#### Fragmento seleccionado ####

Todavía guardo la foto de kinder. Teníamos cuatro años. Ahí está Bernardo Minkow, con la misma actitud: serio, desconfiado, refunfuñón. Con algunos paréntesis, compartimos la vida estudiantil desde aquel remoto 1952 hasta 1969, nuestro último año en la Facultad de Ingeniería. Y nunca perdimos el rastro de nuestros pasos hasta que el pasado 12 de septiembre, acabados de cumplir los 67 años, descortésmente, sin decir adiós, nos dijo adiós.

Su padre -a quien su esposa llamaba Isaja- era un químico de voz profunda, hombre formal, preciso y libresco. Su madre, Ruth, profesionista también, era mujer de gran carácter. Habían sobrevivido el Holocausto. Hablaban polaco entre ellos. Irene, la única hermana de Bernardo era -como él- una excelente alumna y ganó un concurso de belleza. Recuerdo los sucesivos apartamentos de la familia, todos elegantes y europeos, de dos pisos y dotados de buenas bibliotecas, muebles sobrios y bellos candelabros: el Edificio “Linda Lee” en Nuevo León, otro edificio en la Glorieta Iztaccíhuatl y el último, en la calle de Newton.

Allí estudiábamos, sobre todo en ingeniería. Recuerdo la pareja atómica de amigos que formaron Bernardo y Wolf Yachimovich. Eran matemáticos geniales, siempre por delante de los maestros. Pancho Székely y yo los frecuentábamos y aprendimos más con ellos (física, álgebra, cálculo, mecánica, dinámica, programación) que en las aulas.

#### Datos mostrados ####

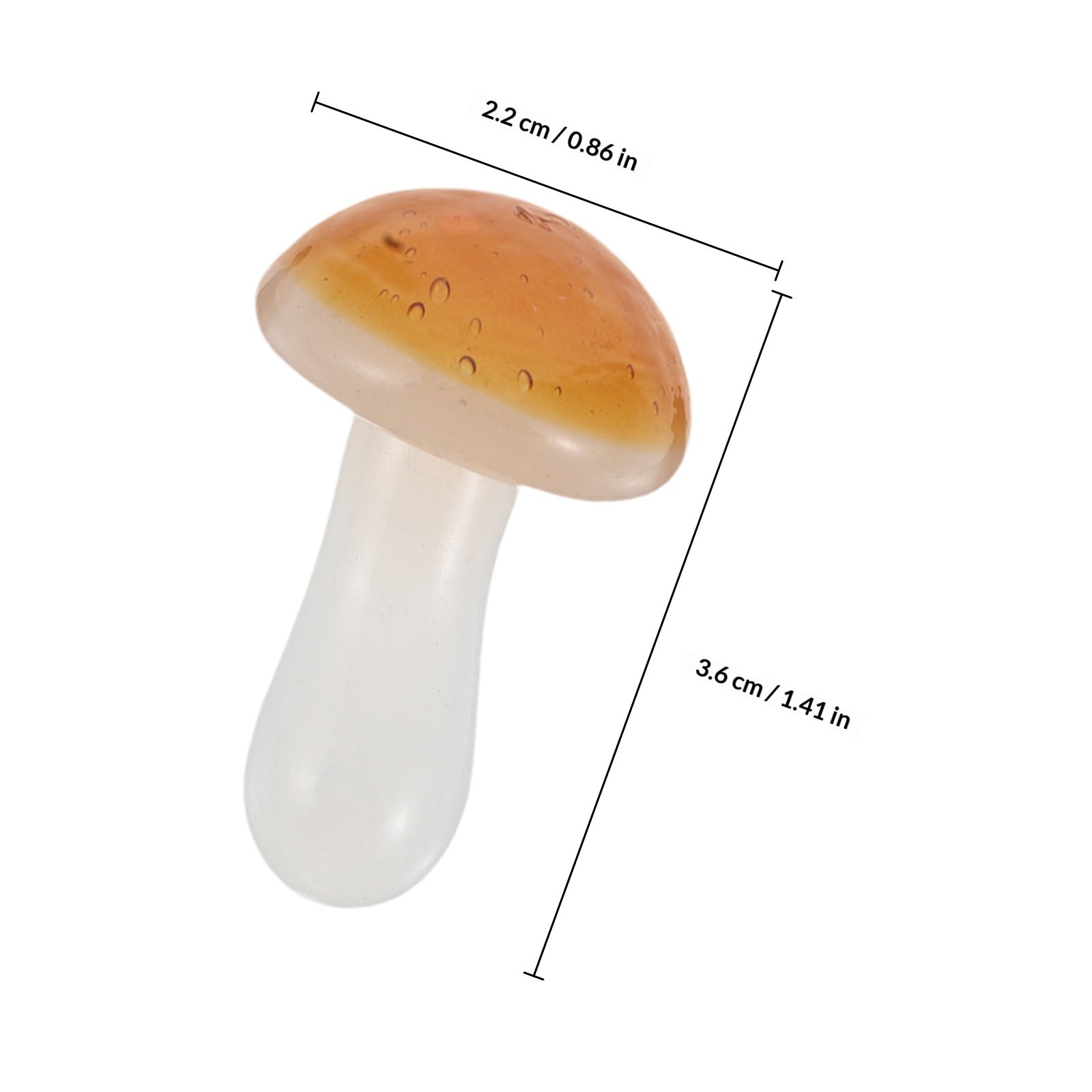 Mini Mushroom Ornament for Hom - Bonsai Garden For Desk ulasan dan harga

####

Tarea por hacer:
Responde las siguientes preguntas sobre el fragmento dedicado a Bernardo Minkow.
(a) ¿En qué año cursaron su último año en la Facultad de Ingeniería?
(b) ¿Qué idioma hablaban entre ellos los padres de Bernardo?
(c) ¿Con quién formó Bernardo la pareja de amigos matemáticos?
El listado proviene de una fuente distinta.

Respuesta escrita:
(a) En 1969.
(b) Polaco.
(c) Con Wolf Yachimovich.